- Location: Winter Haven, Florida
- Coordinates: 28°00′47″N 81°44′12″W﻿ / ﻿28.0131°N 81.7367°W
- Type: natural freshwater lake
- Basin countries: United States
- Max. length: 1,980 feet (600 m)
- Max. width: 1,390 feet (420 m)
- Surface area: 49.07 acres (20 ha)
- Surface elevation: 131 feet (40 m)

= Lake May (Florida) =

Lake May, a wedge-shaped lake, is a natural freshwater lake in southwest Winter Haven, Florida. This lake has a 49.07 acre surface area. It is bounded on the east and northeast by vacant land, on the northwest by commercial property, on the west and most of the south by vacant land and on the east and southeast by more commercial property. Much of the shore around the lake is lined by swampy areas.
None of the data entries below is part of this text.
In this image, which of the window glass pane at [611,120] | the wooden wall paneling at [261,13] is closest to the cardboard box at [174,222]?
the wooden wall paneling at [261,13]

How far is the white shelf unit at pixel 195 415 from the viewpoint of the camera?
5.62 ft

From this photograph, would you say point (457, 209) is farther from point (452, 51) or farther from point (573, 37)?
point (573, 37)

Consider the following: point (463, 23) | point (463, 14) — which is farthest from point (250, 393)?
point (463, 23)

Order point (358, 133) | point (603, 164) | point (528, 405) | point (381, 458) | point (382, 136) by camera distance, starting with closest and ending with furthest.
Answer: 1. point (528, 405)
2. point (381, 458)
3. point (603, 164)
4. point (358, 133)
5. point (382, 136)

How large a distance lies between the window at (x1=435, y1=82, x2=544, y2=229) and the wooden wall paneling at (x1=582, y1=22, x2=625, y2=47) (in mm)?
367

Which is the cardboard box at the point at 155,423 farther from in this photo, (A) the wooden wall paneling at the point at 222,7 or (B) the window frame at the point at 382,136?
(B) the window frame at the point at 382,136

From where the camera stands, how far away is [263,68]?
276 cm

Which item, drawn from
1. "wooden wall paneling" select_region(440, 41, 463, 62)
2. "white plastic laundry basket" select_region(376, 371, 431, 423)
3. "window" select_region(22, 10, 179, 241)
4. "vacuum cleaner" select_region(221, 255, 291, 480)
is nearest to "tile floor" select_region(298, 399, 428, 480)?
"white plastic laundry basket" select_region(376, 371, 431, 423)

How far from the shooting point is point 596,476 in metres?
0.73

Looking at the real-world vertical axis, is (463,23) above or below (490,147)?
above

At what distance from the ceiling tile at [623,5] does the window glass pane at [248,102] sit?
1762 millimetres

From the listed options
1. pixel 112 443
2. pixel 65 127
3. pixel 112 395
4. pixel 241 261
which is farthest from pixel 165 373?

Public access is provided to Lake May on the south side at Lions Park. This public park is located on Avenue L Southwest. The park has a wooden elevated nature walk, a fishing dock and a playground. The Lake has no public swimming areas or boat ramps. However, Lake May is on the south Winter Haven Chain of Lakes canal system, which connects it to a number of area lakes. A canal on the north connects Lake May directly to Lake Howard and another canal on the south connects it directly to Lake Shipp. The Take Me Fishing website says Lake May contains largemouth bass, bluegill, bream, bluefish and black crappie. The Hook and Bullet website mirrors the types of fish in Lake May.